The Shakespeare Conference: SHK 11.1334 Friday, 30 June 2000.
From: Larry Weiss <
Date: Thursday, 29 Jun 2000 11:44:30 PDT
Subject: 11.1317 Exploitation of Actors
Comment: Re: SHK 11.1317 Exploitation of Actors
First, I apologize for any confusion as to who is sending this post.
Yes, it is really me, Larry Weiss. The comment to which this responds
did not arrive at my usual e-mail address, so I have to use this
alternative in order to quote exactly from Mr. Myers post. I prefer not
to paraphrase as that would lose some of its flavor.
Jeff Myers originally asked
> > >Wasn't Shakespeare part of a management team that
> > >exploited actors (at least, non-shareholding actors)?
And I asked in turn
> > Is "exploit" the currently PC term for "employ"?
to which he answers:
>Sadly, the two words have more often than not been synonymous, as almost
>anyone other than a Limbaugh-listening . . . would have realized after a
>few glimpses at the world.
Actually, the two words have different roots -- employ from the Latin
"implicare" and exploit from the Latin "explico, explicatum,
explicitum." A glance at a dictionary is often worth a lot more than "a
few glimpses" at the word (or did you really mean "world," Jeff). Can
you cite any reputable dictionary or thesaurus that defines the two
words as synonyms?
Then Jeff asks,
>Does anyone doubt that at least some actors
>in Shakespeare's day were exploited through their employment as actors?

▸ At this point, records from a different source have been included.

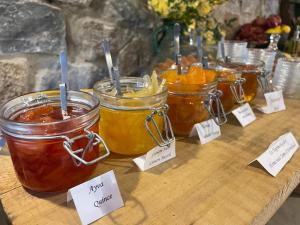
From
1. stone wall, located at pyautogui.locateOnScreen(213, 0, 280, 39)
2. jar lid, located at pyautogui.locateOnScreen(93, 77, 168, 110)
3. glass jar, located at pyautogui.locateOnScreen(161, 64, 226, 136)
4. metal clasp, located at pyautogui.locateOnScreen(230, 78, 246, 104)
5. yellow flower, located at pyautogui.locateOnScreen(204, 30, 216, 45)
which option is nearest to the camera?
jar lid, located at pyautogui.locateOnScreen(93, 77, 168, 110)

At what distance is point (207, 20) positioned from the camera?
3.78ft

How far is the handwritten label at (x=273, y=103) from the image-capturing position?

>About Shakespeare's role in such exploitation I am unsure, which is why
I find this chillingly familiar. First of all, what evidence do you
have that anyone was "exploited"? (And what do you mean by exploitation,
anyway?) But even if there were some "exploitation," how can you justify
suggesting that Shakespeare (or anyone else for that matter)was guilty
of it when you admit being "unsure." This sounds like: "Does anyone
doubt that there are commies in the Department of the Army? As for
Secretary Stevens role in this, I am unsure, but lets accuse him and
have a nice bunch of public hearings."